She noticed that her stock of wood was running low, and with a mighty effort of the will she opened the door to bring in some from a pile in the yard. Stopping a minute to muster up her courage, she waited at the open door. Suddenly the weird cry of a wolf came up from the creek bank, and it was a bitter, lonely, insistent cry.

She slammed the door, and coming back into the room, sank weak and trembling into a chair. A horror grew upon her until the beads of perspiration stood upon her face. Her hands grew numb and useless, and the skin of her head seemed stiff and frozen. Her ears were strained to catch any sound, and out of the silence there came many strange noises to torment her overstrained senses.

She thought of Mrs.
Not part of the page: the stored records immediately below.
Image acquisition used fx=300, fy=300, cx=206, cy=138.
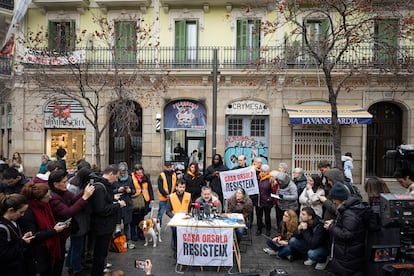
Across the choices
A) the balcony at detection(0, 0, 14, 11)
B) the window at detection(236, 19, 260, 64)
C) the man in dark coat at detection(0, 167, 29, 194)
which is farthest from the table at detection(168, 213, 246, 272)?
the balcony at detection(0, 0, 14, 11)

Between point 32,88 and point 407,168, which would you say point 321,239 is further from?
point 32,88

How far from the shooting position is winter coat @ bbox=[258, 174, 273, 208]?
25.1ft

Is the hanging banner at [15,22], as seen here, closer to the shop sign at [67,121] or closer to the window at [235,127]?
the shop sign at [67,121]

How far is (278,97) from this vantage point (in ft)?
50.9

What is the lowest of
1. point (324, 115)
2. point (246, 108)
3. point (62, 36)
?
point (324, 115)

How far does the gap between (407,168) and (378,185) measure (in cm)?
115

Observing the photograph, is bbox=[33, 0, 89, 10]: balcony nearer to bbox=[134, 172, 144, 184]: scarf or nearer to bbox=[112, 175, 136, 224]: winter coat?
bbox=[134, 172, 144, 184]: scarf

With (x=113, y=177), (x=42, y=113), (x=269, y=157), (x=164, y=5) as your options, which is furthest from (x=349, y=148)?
(x=42, y=113)

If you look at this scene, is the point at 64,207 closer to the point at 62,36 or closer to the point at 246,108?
the point at 62,36

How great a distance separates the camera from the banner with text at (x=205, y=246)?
5.57m

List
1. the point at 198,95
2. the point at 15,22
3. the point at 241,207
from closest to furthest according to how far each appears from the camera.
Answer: the point at 241,207, the point at 15,22, the point at 198,95

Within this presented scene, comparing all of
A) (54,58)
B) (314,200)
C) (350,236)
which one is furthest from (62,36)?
(350,236)

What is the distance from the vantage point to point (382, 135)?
15.9 meters

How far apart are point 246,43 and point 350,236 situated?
13.2 metres
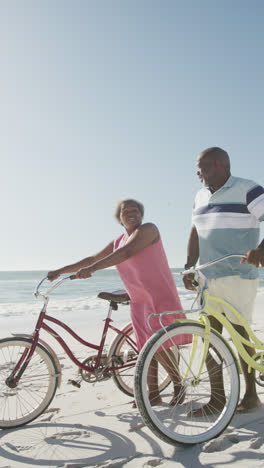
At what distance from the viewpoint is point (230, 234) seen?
292 centimetres

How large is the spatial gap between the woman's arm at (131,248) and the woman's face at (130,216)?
0.26 m

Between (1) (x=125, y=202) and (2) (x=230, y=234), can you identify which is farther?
(1) (x=125, y=202)

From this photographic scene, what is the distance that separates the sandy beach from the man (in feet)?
1.47

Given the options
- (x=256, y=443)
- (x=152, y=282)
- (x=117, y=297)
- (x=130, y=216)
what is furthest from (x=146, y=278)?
(x=256, y=443)

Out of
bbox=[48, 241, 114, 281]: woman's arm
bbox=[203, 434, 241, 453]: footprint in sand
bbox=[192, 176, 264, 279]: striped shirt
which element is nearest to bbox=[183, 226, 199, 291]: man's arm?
bbox=[192, 176, 264, 279]: striped shirt

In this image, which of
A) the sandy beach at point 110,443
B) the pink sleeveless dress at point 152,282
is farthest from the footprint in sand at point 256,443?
the pink sleeveless dress at point 152,282

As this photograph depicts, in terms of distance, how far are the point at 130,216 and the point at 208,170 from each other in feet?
2.56

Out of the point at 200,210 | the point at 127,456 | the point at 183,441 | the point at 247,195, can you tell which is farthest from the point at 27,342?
the point at 247,195

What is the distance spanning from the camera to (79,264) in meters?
3.51

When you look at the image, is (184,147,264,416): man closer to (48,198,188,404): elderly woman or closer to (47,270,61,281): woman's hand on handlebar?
(48,198,188,404): elderly woman

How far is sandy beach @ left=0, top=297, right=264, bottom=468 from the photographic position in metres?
2.20

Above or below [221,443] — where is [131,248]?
above

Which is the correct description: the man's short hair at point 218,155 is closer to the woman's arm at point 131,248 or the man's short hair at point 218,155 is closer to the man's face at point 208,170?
the man's face at point 208,170

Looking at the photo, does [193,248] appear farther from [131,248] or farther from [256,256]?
[256,256]
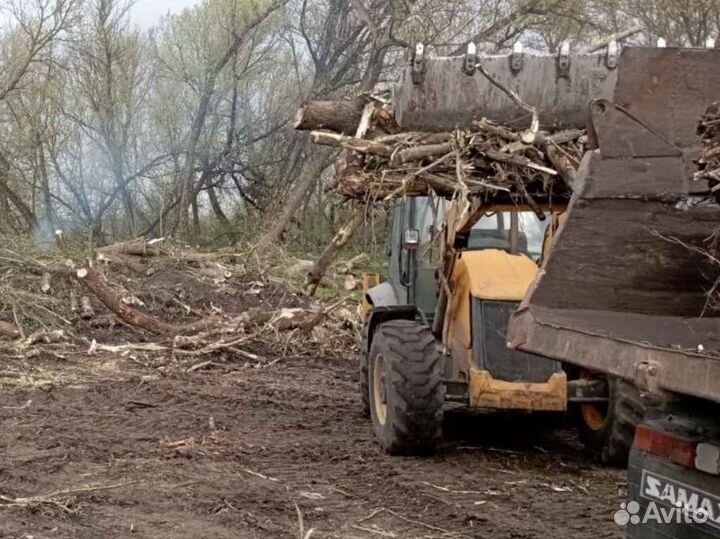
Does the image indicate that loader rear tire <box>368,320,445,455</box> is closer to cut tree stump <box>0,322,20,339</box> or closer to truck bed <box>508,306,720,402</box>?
truck bed <box>508,306,720,402</box>

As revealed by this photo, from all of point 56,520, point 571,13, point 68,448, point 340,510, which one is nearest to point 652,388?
point 340,510

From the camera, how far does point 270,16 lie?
24.2 meters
Corbett at the Stopping-House, and tried to muster courage to walk the distance, but a terrible fear held her to the spot.

The fire died out, and the room grew colder and colder, but huddled in a chair in a panic of fear she did not notice the cold. Her teeth chattered; spots of light danced before her tightly-shut eyes. She did not know what she was afraid of; a terrible nameless fear seemed to be clutching at her very heart. It was the living, waking counterpart of the nightmare that had made horrible her childhood nights—a gripping, overwhelming fear of what might happen.

Suddenly something burst into the room—the terrible something that she had been waiting for. The silence broke into a thousand screaming voices. She slipped to the floor and cried out in an agony of terror.

There was a loud knocking on the door, and then through the horrible silence that followed there came a voice calling to her not to be afraid.

She staggered to the door and unbarred it, and heard someone speak again in blessed human voice.

The door opened, and she found herself looking into the face of Rance
Belmont, and her fear-tortured eyes gave him a glad welcome.

She seized him by the arm, holding to him as a child fear-smitten in the night will hold fast to the one who comes in answer to his cries.

Rance Belmont knew how to make the most, yet not too much, of an advantage. He soothed her fears courteously, gently; he built up the fire; he made her a cup of tea; there was that strange and subtle influence in all that he said and did that made her forget everything that was unpleasant and be happy in his presence.